Season for living and color
Works show off prisms where nature, art meet

By Cate McQuaid
Globe Correspondent / July 28, 2010

Summer gathering
Group shows are a staple in summertime. A light-hearted one at Boston Sculptors Gallery, “On/Of/Like/About Paper,’’ offers artists who usually work in three dimensions an opportunity to delve into paper and all its qualities: flatness, translucence, texture, pulpiness, ability to fold and take up space.

Leslie Wilcox’s wonderful lineup of 2-foot-tall sculptures made of heavyweight paper, each painted a buzzing tone, reminded me of deciding whom to talk to at a party: the carefully pleated one, the audaciously twisted one, the one that appears on the verge of toppling over? (Maybe not the last.)

Another party is evoked in Mary Sherman’s “At Heart, Spike Jones,’’ a Rube Goldberg-type contraption made of boxes suspended at different heights. Push a big blue button and a jaunty Jones tune plays. In one box, a turntable spins a cocktail glass; in another, a splatter painting rotates to a blur.
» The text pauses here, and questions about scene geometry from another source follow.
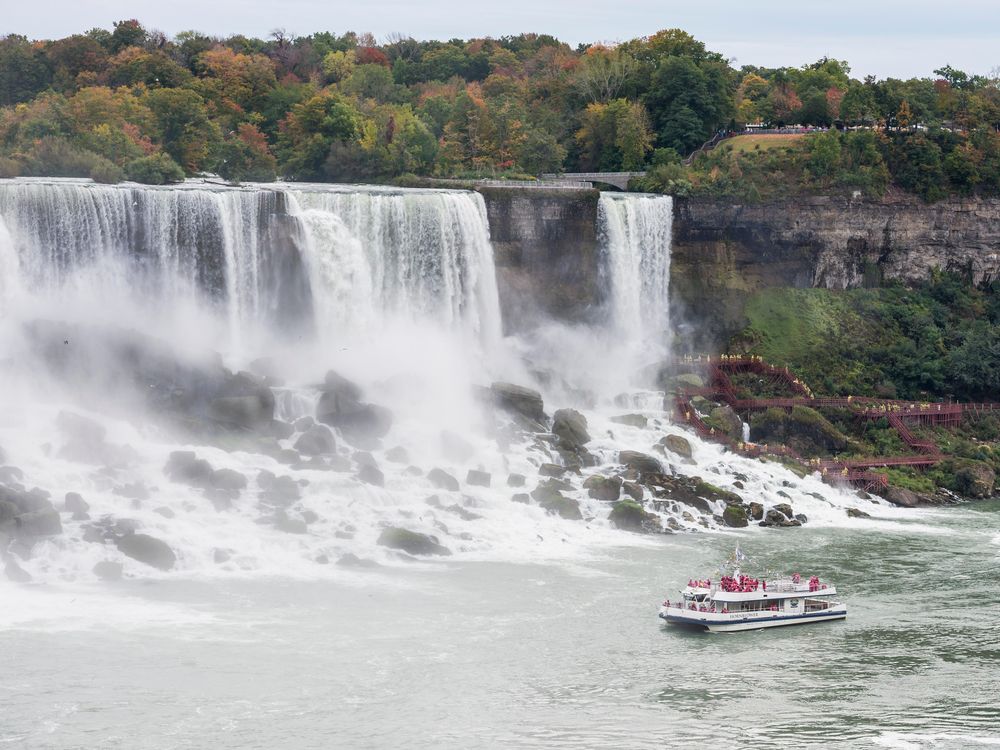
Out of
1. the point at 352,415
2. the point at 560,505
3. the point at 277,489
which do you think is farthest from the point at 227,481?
the point at 560,505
Text encourages visitors to take a paper coaster with them and pass it on, sharing the art, sharing the party.

Hannah Verlin’s “Soak’’ installation looks like a ritual site. Wax bowls hang over a sheet of salt-covered paper. Ink in each bowl eats through the bottom and begins to drip out, splattering the paper and getting absorbed by the salt. The piece is all pristine white except for the ink, and beautifully conveys erosion and time passing. Caroline Bagenal has elegantly pieced together concentric paper circles in the simple “Cut Tree Rings.’’ Julia Shepley’s drawings in thread, shadow, and ink sandwiched between arcs of glass and mylar pull you in with delicate intimacy.